The courts have generally judged significant "transformation" of the source
material to be powerful in determining fair use. I think that would be in
their benefit. Also it could be argued that this has very little effect on the
market for the original copyrighted material, which would be in their favor.
Of course, the copyright holder would see and argue it differently if they
choose to sue. And the "the amount and substantiality of the portion taken"
would not look good for the defendants -- but even though some common belief
focuses on this factor almost exclusively -- thinking as long as you copy only
10 pages or whatever you're good, and if you don't you're definitely not --
that's not how it works, it's just one factor, and one that the courts in the
past couple decades have somewhat de-emphasized.

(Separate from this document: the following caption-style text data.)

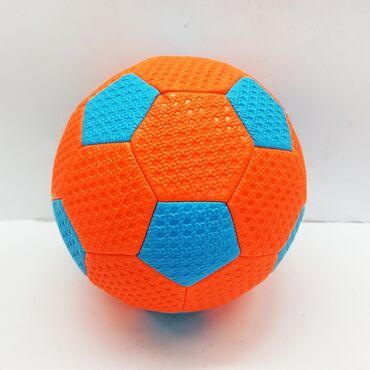 футбольные бутсы в бишкеке in Кыргызстан | БУТСЫ: Мяч футбольный.Оформлен красивыми узорами и сделан полностью из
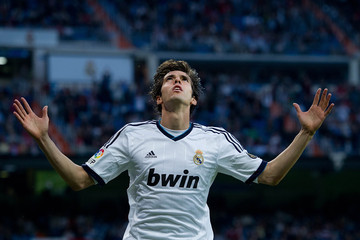 Kaka Real Madrid CF v Real Valladolid CF - La Liga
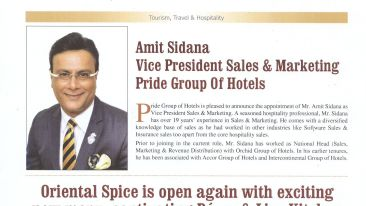 Pride Hotels India Hospitality India Page No.50 Issue Oct - Nov 2019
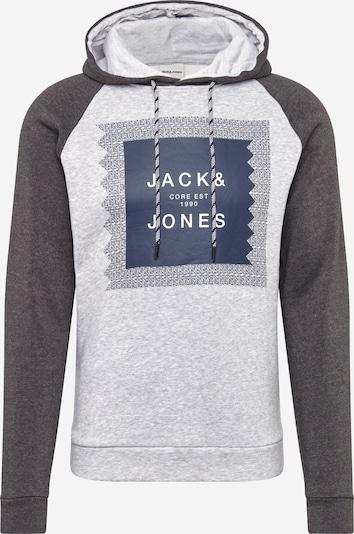tengerészkék / világosszürke / sötétszürke / fehér JACK & JONES Tréning póló 'Retail', Termék nézet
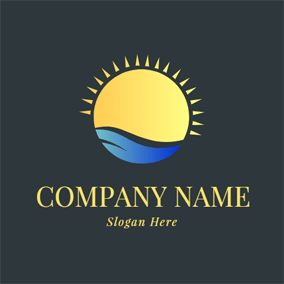 Sea Wave and Sunlight logo design
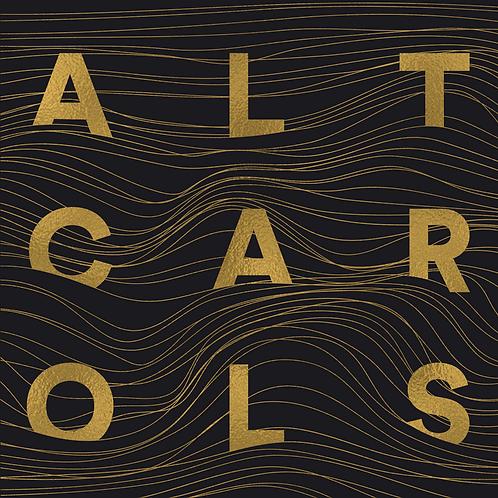 ALT CAROLS Vol 2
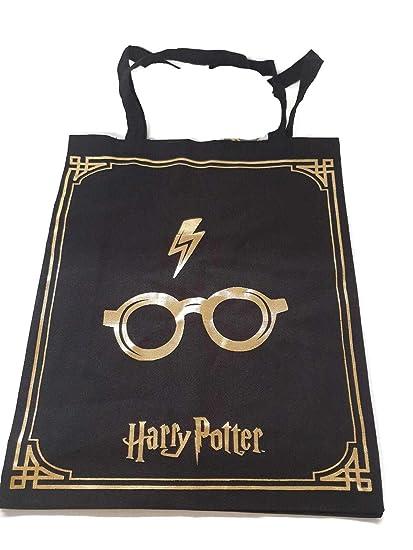 Harry Potter Oficial Bolsa Mujer Bolsa Lona Reutilizable ...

But I don't think we can say "no way it is fair use", or "it could hardly be
more clear cut." It could go either way. Fair use in the U.S. for novel
things, not already well established as fair use or not, almost always looks
like this.

------
dopeboy
This is impressive. It found everything I tried. If the author is reading,
showing GIFs or a small video clip instead of a static image would be
preferable.

My favorite Simpsons quote:
[https://frinkiac.com/?p=caption&q=up+and+atom&e=S07E02&t=673...](https://frinkiac.com/?p=caption&q=up+and+atom&e=S07E02&t=673422&m=+UP+AND+ATOM).

Coach: Up and atom!

Rainier Wolfcastle: Up and at them.

Coach: Up and atom!

Rainier: Up and at them!

Coach: [annoyed] Up and atom!

Rainier: [louder] Up and at them!

Coach: Better.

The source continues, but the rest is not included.